▸ **INSTRUCTIONS**:
(a) Decide whether each statement agrees with the rule of 72 text below. Answer yes or no for each, and quote the deciding words of the text exactly. (i) When p% is 8%, the actual doubling time and the rule-of-72 value are both 9. (ii) Keeping money as cash in the bank is better than keeping it under the mattress. (iii) The writer's calculation includes future savings.
(b) Print the part of the rule of 72 text below from "Money funds are a" to "include future savings.", with no changes.

▸ **PAGE TEXT**:
Begin
Here you have a trick, the rule of 72: If something grows by p% every year, then it takes 72/p years to double. Evidently, the rule of 72 is just an approximation, but if you apply it to real existing rates p, it works pretty well. Examples of the actual values versus the rule of 72 values, rounded to the closest integer.
- If p%=1%, then the actual value is 69 and 72-rule value is 72
- If p%=2%, then the actual value is 35 and 72-rule value is 36
- If p%=4%, then the actual value is 18 and 72-rule value is 18
- If p%=8%, then the actual value is 9 and 72-rule value is 9
- If p%=18%, then the actual value is 4 and 72-rule value is 4
So, let’s use the rule of 72 in a practical example: with an inflation of 2% a year (the ECB’s goal), if you keep your money under the matress, in 36 years you can buy half of what you can buy now. If you keep it for only 9 years, your money will have lost already 17% of its effective value. In 18 years your money would lose 30% of its effective value.
Now, keeping the money as cash in the bank, is equivalent to keeping it under the mattress.
Money funds are a bit better, because they give about the inflation rate, meaning that the effective value of your money is conserved. Well, besides the fact that nobody was giving you 10% interest in 2022, and that you pay fees to the bank. But okay, money funds are better.
Now, I don’t give financial advice to anybody, but personally I count with p%=6%, that is 4% over inflation. This means that I am counting with the effective value of my savings being doubled by the time I retire. And, to be clear, this calculation does not include future savings.
End
▸ **INFORMATION SHOWN**:
Begin
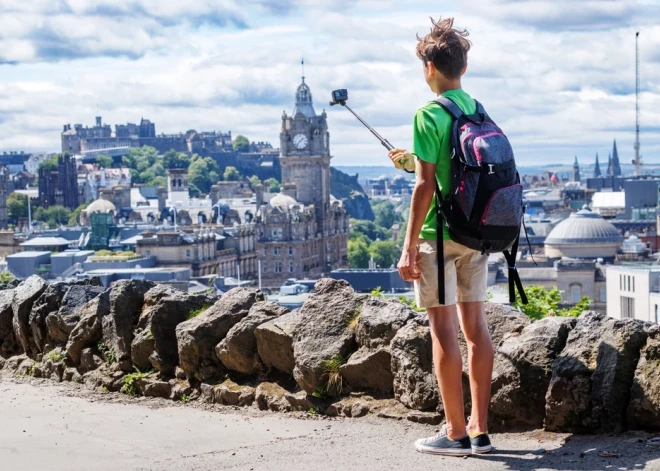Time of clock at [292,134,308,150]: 1:37
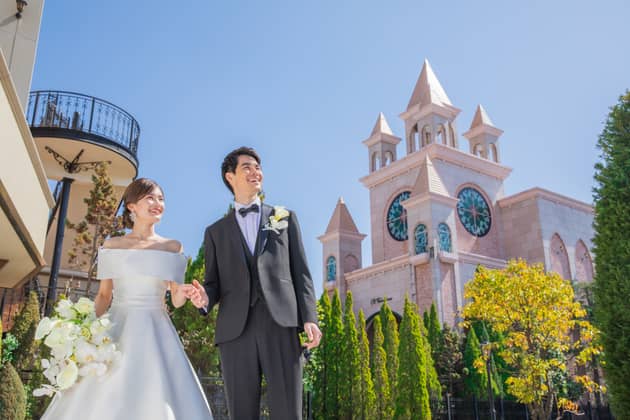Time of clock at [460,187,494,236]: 6:14
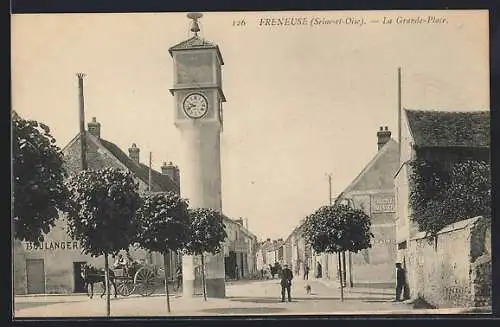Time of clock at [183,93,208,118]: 9:41
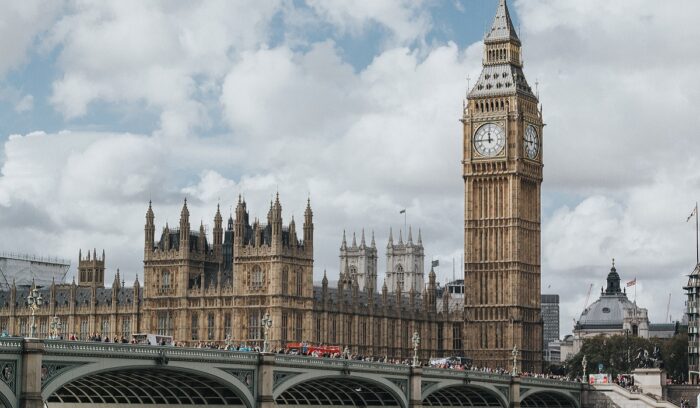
End
▸ **EXERCISE SOLUTIONS**:
(a)
(i) Yes: "If p%=8%, then the actual value is 9 and 72-rule value is 9"
(ii) No: "keeping the money as cash in the bank, is equivalent to keeping it under the mattress."
(iii) No: "this calculation does not include future savings."

(b)
Money funds are a bit better, because they give about the inflation rate, meaning that the effective value of your money is conserved. Well, besides the fact that nobody was giving you 10% interest in 2022, and that you pay fees to the bank. But okay, money funds are better.
Now, I don’t give financial advice to anybody, but personally I count with p%=6%, that is 4% over inflation. This means that I am counting with the effective value of my savings being doubled by the time I retire. And, to be clear, this calculation does not include future savings.